The manuscript submitted by Rungmaitree et al, entitled "Immunogenicity of a 2-Dose Human Papillomavirus Vaccine Schedule in HIV-infected Adolescents with Immune Reconstitution", aims to verify if a 2D HPV vaccine schedule in HIV-infected adolescents aged 9-15 years, who received ART with immune reconstitution, will generate a similar HPV antibody response as older adolescents or those without immune reconstitution who received 3D. The data present in this study is very novel and relevant for this field, since is the first study to demonstrate similar antibody responses between HIV-infected adolescents who received 2D of HPV vaccine and HIV-infected older adolescents who received 3D. The results, figures and tables are clear and the manuscript is written in a very comprehensive manner, allowing a very easy reading. Additionally, the results are very well discussed, supporting a solid and relevant conclusion. However, in the opinion of this reviewer, authors should improve/discuss some points before its acceptance for publication:

1- The role of T-memory cells in vaccination should be briefly presented in the Introduction section.

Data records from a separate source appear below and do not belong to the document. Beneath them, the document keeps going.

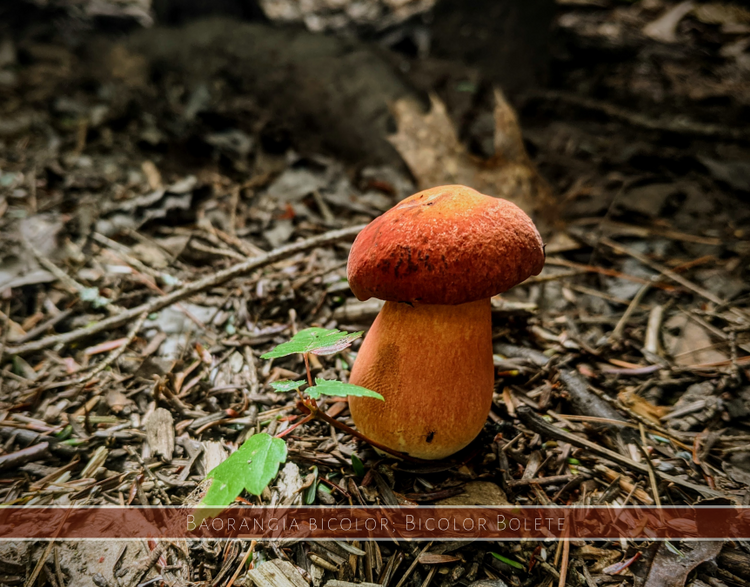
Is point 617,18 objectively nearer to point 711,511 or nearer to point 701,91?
point 701,91

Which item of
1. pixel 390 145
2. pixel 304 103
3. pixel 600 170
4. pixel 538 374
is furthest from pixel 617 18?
pixel 538 374

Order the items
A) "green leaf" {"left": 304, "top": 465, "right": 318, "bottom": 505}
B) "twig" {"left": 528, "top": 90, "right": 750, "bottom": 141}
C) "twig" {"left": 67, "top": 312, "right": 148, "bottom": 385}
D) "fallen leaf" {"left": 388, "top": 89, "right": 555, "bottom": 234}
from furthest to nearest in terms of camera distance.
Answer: "twig" {"left": 528, "top": 90, "right": 750, "bottom": 141} < "fallen leaf" {"left": 388, "top": 89, "right": 555, "bottom": 234} < "twig" {"left": 67, "top": 312, "right": 148, "bottom": 385} < "green leaf" {"left": 304, "top": 465, "right": 318, "bottom": 505}

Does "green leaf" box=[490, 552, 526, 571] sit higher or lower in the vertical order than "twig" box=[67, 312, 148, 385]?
lower

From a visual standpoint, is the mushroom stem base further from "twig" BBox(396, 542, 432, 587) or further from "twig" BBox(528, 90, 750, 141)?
"twig" BBox(528, 90, 750, 141)

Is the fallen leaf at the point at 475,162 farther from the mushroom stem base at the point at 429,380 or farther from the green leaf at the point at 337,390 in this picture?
the green leaf at the point at 337,390

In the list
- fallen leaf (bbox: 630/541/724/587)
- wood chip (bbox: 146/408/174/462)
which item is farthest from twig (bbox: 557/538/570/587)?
wood chip (bbox: 146/408/174/462)

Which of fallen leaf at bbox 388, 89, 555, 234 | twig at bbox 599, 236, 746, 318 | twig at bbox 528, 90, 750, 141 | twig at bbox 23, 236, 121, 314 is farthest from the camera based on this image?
twig at bbox 528, 90, 750, 141
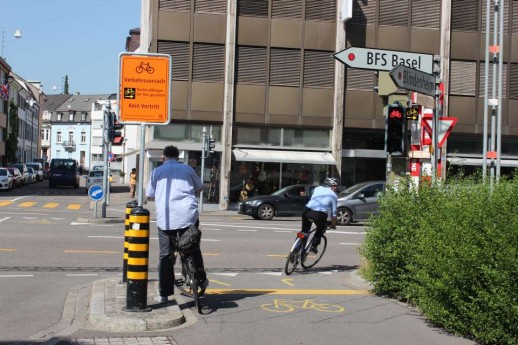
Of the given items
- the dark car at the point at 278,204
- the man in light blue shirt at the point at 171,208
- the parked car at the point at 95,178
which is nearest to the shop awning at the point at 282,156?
the dark car at the point at 278,204

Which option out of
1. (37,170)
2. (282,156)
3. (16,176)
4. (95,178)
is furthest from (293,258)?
(37,170)

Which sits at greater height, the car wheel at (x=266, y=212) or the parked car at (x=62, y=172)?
the parked car at (x=62, y=172)

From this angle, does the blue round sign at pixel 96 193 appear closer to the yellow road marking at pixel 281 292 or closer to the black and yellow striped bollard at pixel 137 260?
the yellow road marking at pixel 281 292

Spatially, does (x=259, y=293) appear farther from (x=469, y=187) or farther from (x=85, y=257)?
(x=85, y=257)

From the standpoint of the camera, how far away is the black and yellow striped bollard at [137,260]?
7.67 m

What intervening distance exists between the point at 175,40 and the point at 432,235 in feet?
83.9

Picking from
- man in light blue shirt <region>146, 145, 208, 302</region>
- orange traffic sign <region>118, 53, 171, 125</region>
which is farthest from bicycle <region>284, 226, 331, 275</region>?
orange traffic sign <region>118, 53, 171, 125</region>

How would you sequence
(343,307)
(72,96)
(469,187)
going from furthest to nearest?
(72,96)
(343,307)
(469,187)

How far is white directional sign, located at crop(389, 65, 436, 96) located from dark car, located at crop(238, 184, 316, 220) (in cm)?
1592

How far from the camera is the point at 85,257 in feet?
44.4

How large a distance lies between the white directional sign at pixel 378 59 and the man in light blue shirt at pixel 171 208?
11.5 feet

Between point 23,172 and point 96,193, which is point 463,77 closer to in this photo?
point 96,193

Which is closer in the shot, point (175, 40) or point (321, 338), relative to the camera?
point (321, 338)

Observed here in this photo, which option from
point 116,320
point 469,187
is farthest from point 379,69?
point 116,320
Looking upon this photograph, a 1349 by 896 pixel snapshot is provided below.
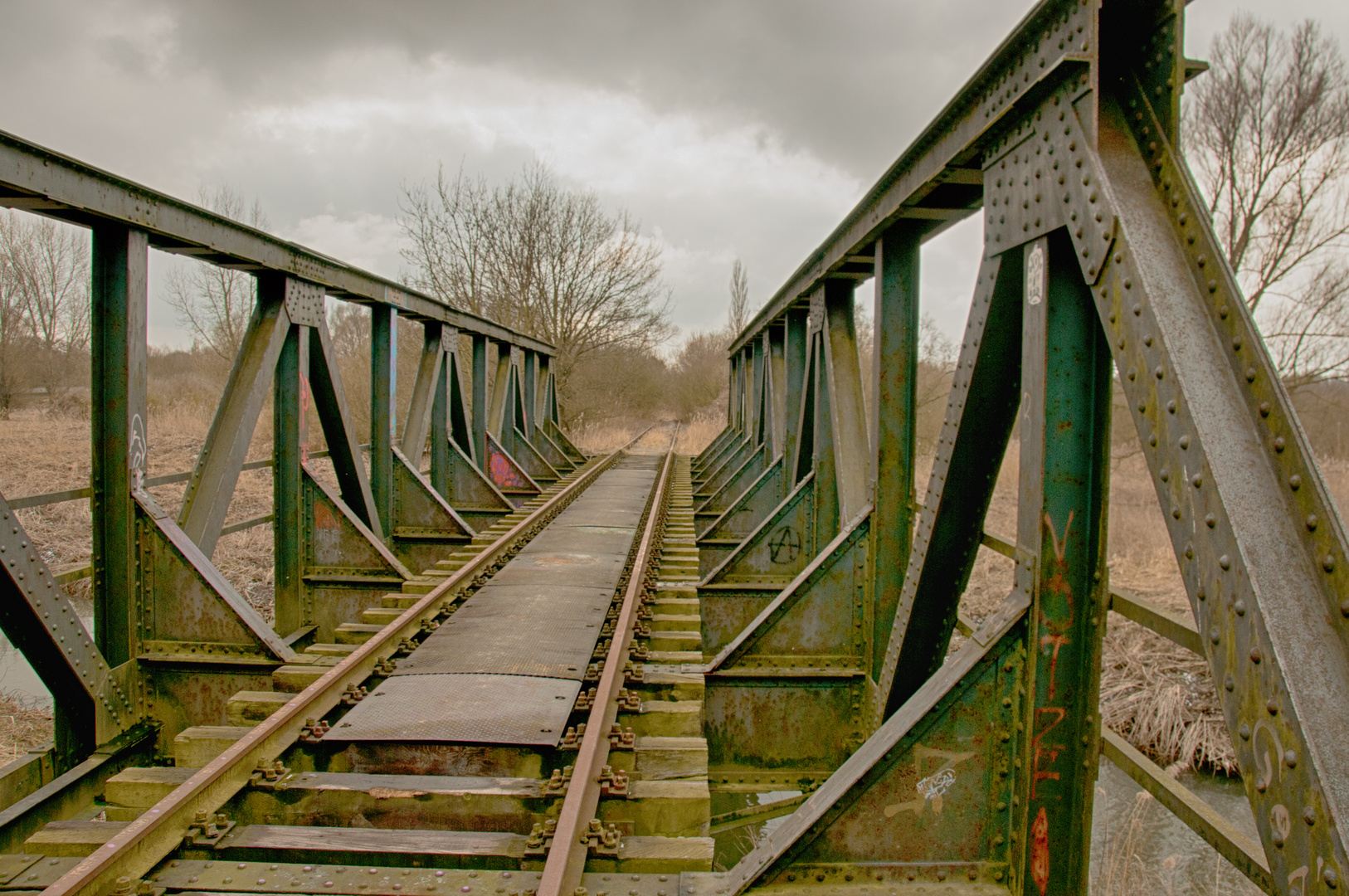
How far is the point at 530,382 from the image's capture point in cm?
1720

2- The differences in the mean titer of human papillomavirus 16 and 18 among 2-dose and 3-dose between the genders should be more discuss.

3- Please comment why the p-values in the figure 2 are so higher.

4- If possible, it will be great if authors can add some data about the dynamics of serum IgM and IgG levels.

5- Did author have any information about the vaccine efficiency in clinical terms?

 

 

 

Author Response

Responses to the comments of Reviewer # 3

 

Comment: 1) The role of T-memory cells in vaccination should be briefly presented in the Introduction section.

            Response: We have added the role of T-memory cells in vaccination to emphasize this point in the ‘introduction’ section. (Highlighted, line 59-61)


Comment: 2) The differences in the mean titer of human papillomavirus 16 and 18 among 2-dose and 3-dose between the genders should be more discuss.

Response: The difference between genders was added in the discussed (line 207-209). That paragraph discussed the difference of immunogenicity between the two vaccines and is the reason for the difference of GMT between genders due to the use of gender-specific study vaccine.


Comment: 3) Please comment why the p-values in the figure 2 are so higher.

Response: The figure 2 revealed the absence of correlation between CD4 count and the GMT (high p-value). We commented this in the discussion (line 196-199). The patients with lower CD4 levels in our cohort receiving 3D of HPV vaccine, that might have compensated the antibody response associated with lower CD4+ cell count.


Comment: 4) If possible, it will be great if authors can add some data about the dynamics of serum IgM and IgG levels.

Response: We agree with the comment. However, we did not have a follow-up study to measure the antibody, and therefore the data was unavailable.


Comment: 5) Did author have any information about the vaccine efficiency in clinical terms?

 Response: You have raised an important point here. Unfortunately, we do not have an efficacy data. Long-term follow-up study is needed as raised in the limitations.